- Problem description:
Find every line in the records below that contains the word "leather", and copy each of those lines out in full.

>> begin Recorded information

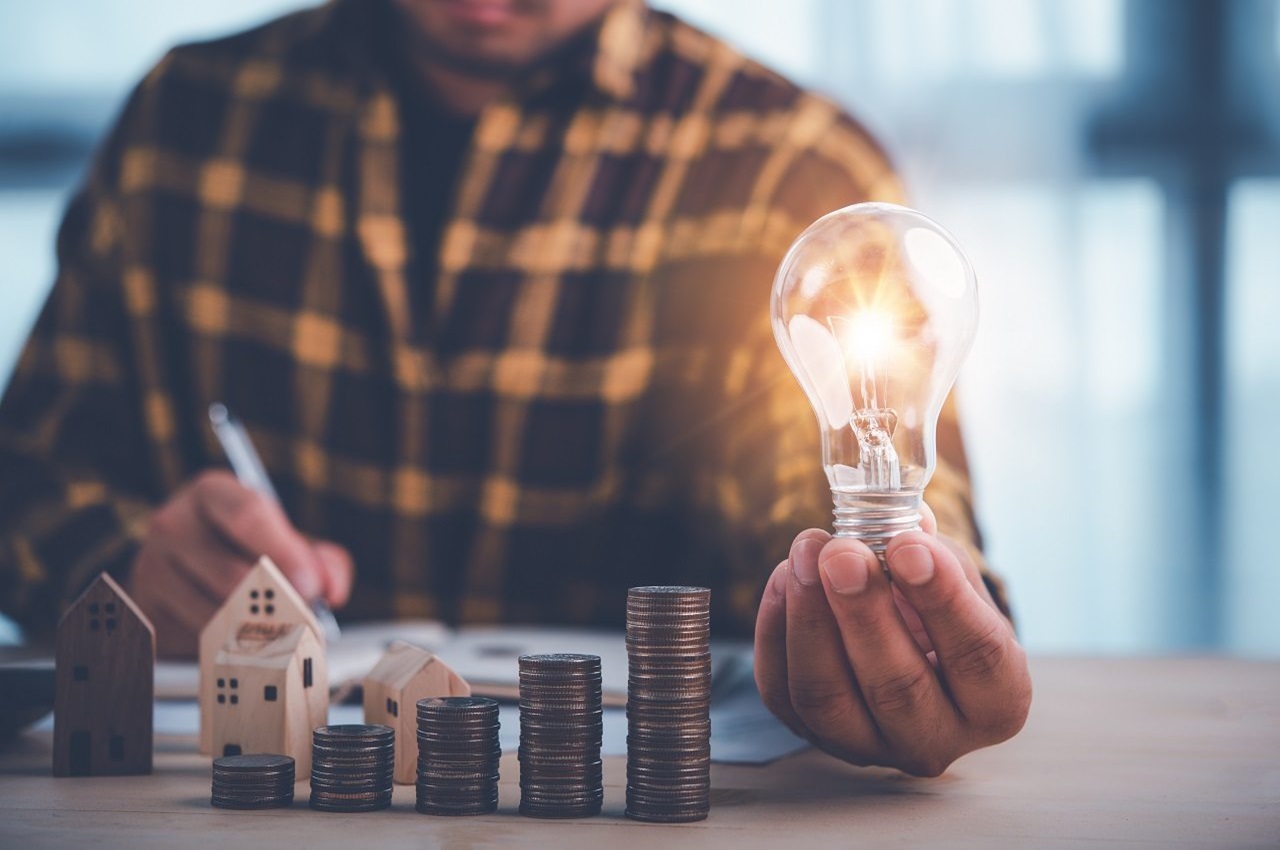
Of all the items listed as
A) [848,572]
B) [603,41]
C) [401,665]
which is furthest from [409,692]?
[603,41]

>> end Recorded information
>> begin Recorded information

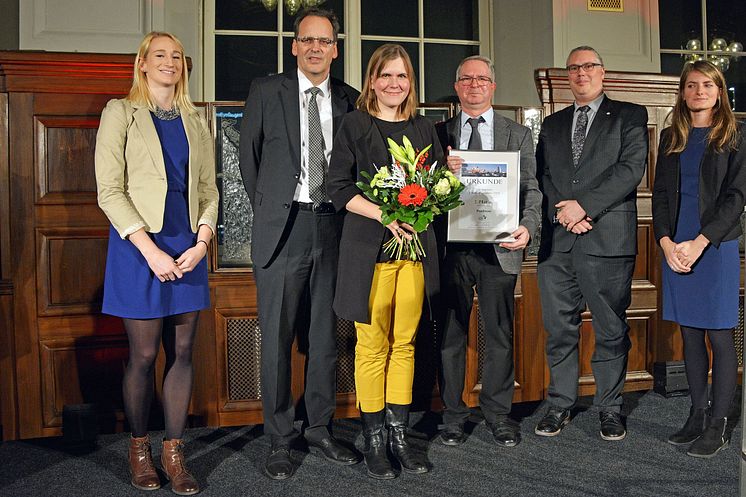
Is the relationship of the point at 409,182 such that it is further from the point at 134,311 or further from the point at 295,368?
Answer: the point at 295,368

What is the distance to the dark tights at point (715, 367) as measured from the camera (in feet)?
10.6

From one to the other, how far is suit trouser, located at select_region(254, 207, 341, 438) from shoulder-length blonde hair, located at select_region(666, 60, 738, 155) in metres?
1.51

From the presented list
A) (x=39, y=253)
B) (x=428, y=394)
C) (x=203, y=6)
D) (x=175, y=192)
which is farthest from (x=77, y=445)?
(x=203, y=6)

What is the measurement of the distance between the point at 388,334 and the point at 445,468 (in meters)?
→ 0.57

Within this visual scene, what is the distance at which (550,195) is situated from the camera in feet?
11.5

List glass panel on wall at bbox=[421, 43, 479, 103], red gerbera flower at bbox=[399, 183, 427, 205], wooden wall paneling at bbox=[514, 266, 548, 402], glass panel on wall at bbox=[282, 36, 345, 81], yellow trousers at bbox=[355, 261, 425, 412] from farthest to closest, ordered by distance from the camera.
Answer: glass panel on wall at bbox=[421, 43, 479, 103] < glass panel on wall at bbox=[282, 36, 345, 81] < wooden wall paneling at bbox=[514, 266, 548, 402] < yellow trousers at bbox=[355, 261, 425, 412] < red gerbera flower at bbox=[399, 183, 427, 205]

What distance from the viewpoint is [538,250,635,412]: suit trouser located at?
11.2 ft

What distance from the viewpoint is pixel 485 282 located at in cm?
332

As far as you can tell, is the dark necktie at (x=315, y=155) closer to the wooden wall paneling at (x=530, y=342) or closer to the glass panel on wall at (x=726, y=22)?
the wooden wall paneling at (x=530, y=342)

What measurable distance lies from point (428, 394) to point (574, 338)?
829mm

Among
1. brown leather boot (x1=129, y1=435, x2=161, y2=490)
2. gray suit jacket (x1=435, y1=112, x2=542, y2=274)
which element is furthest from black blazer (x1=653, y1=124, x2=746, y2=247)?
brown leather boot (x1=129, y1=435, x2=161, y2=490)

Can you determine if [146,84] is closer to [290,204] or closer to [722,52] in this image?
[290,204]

>> end Recorded information
>> begin Recorded information

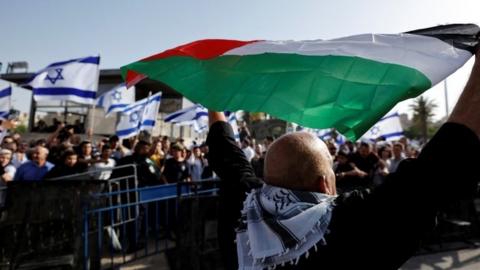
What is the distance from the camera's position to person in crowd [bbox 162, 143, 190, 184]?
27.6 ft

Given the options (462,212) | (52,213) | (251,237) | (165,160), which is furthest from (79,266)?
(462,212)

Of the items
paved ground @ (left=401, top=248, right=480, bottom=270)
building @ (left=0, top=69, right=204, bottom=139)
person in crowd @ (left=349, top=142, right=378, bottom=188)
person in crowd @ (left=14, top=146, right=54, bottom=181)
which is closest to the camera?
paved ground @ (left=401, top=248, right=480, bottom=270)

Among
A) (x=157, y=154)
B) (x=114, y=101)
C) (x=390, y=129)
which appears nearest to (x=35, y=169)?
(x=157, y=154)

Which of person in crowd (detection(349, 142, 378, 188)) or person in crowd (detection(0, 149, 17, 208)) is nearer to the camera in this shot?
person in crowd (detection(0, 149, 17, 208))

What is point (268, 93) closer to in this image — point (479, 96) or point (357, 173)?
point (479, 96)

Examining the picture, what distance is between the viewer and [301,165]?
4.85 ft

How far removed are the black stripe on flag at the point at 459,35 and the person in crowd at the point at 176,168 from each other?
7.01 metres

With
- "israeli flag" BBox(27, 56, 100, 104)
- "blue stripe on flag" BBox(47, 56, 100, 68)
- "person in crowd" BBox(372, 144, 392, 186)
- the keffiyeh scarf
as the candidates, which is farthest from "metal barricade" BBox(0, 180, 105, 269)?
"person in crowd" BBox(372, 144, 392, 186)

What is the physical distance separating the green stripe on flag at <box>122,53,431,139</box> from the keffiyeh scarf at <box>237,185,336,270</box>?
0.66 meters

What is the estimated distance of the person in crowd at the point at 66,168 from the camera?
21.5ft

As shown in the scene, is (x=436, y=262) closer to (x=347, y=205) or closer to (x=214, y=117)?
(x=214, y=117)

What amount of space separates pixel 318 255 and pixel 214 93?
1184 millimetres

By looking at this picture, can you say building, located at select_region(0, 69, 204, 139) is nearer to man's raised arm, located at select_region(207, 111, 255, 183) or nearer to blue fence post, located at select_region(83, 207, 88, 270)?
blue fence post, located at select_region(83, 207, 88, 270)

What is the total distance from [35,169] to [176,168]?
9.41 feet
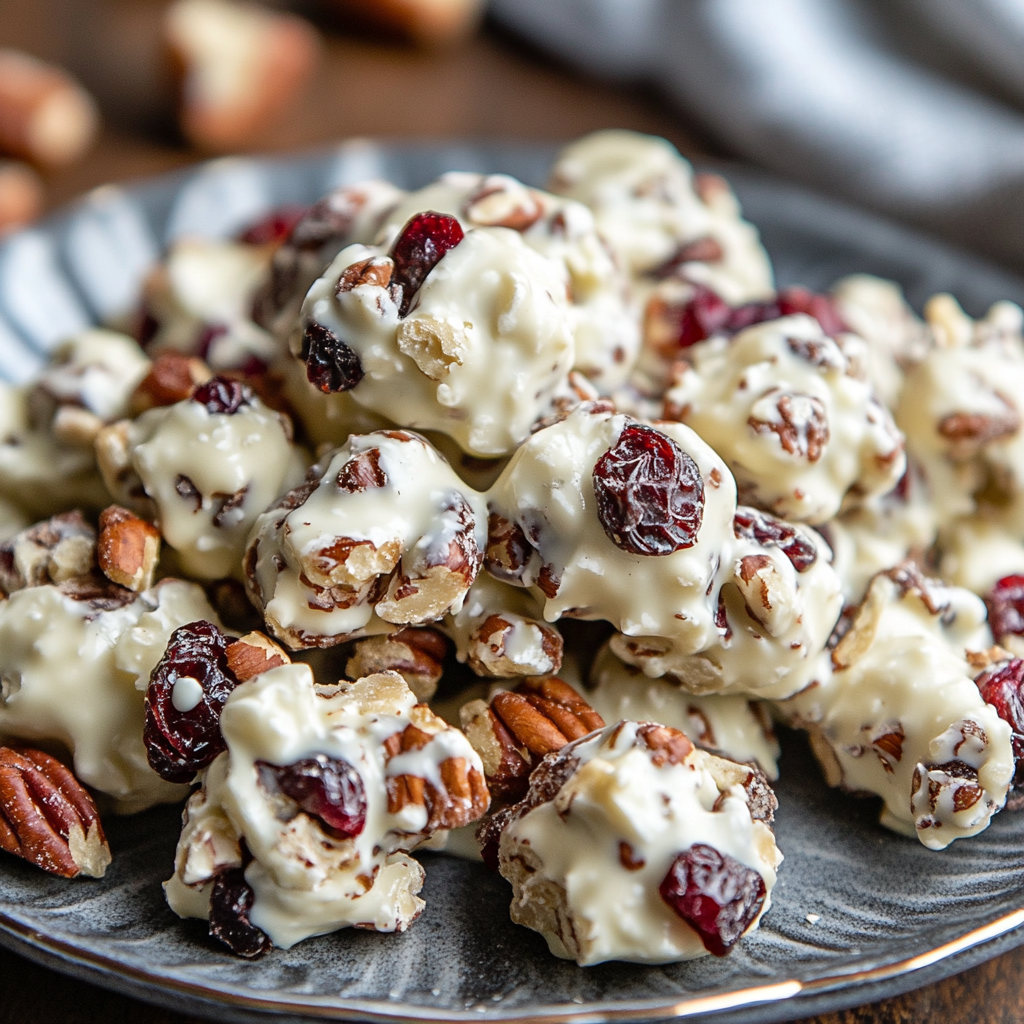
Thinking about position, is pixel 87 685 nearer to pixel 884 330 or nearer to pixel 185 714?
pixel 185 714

>> end Recorded information

- Answer to the problem:
1. brown leather boot (x1=129, y1=435, x2=161, y2=490)
brown leather boot (x1=129, y1=435, x2=161, y2=490)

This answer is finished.